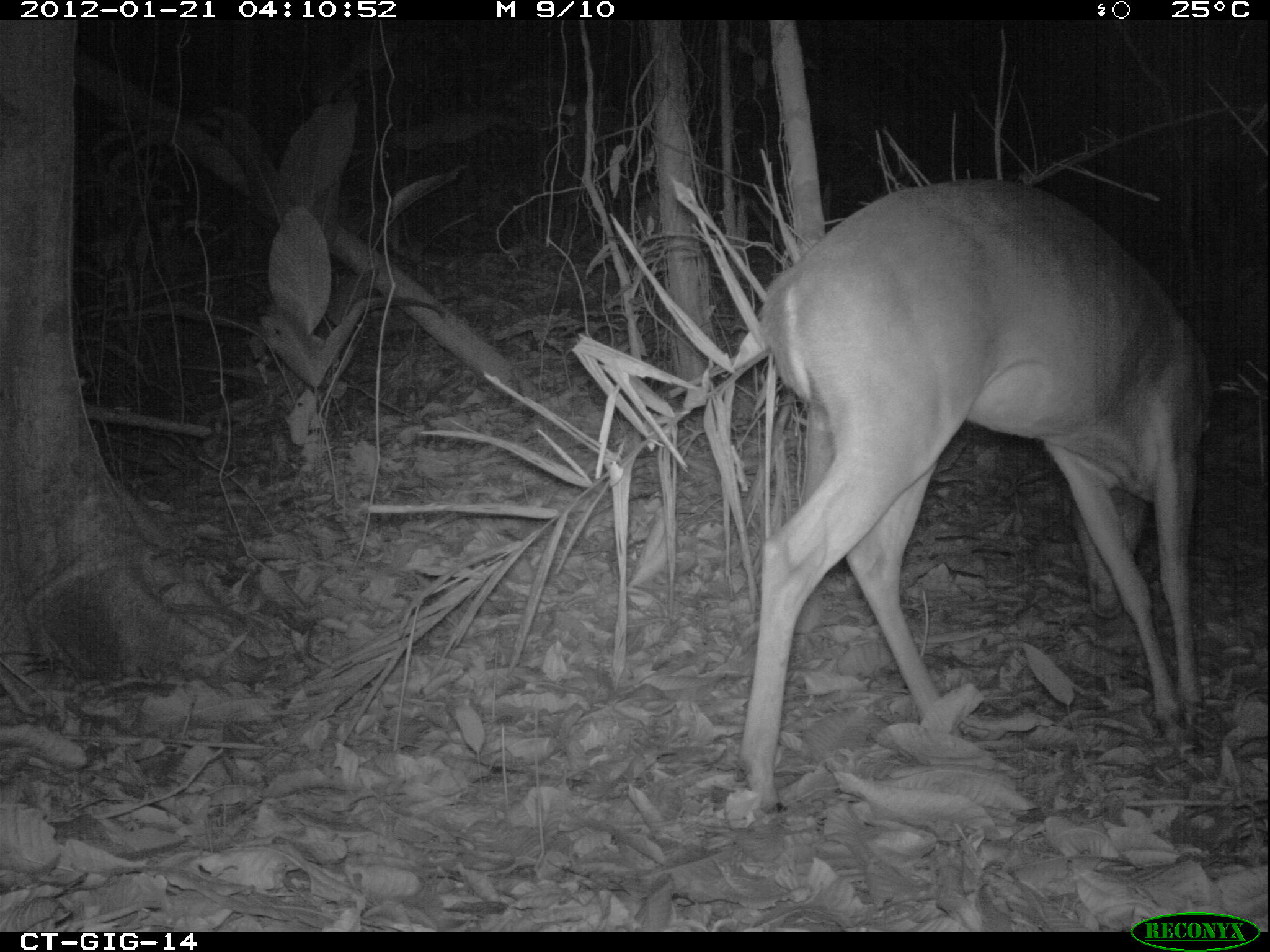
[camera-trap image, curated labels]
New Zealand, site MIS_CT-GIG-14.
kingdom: Animalia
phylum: Chordata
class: Mammalia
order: Artiodactyla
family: Cervidae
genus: Odocoileus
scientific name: Odocoileus virginianus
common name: white-tailed deer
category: white tailed deer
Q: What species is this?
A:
####
Would you please set down the data above again exactly, without its pictures?

[camera-trap image, curated labels]
New Zealand, site MIS_CT-GIG-14.
kingdom: Animalia
phylum: Chordata
class: Mammalia
order: Artiodactyla
family: Cervidae
genus: Odocoileus
scientific name: Odocoileus virginianus
common name: white-tailed deer
category: white tailed deer
Q: What species is this?
A:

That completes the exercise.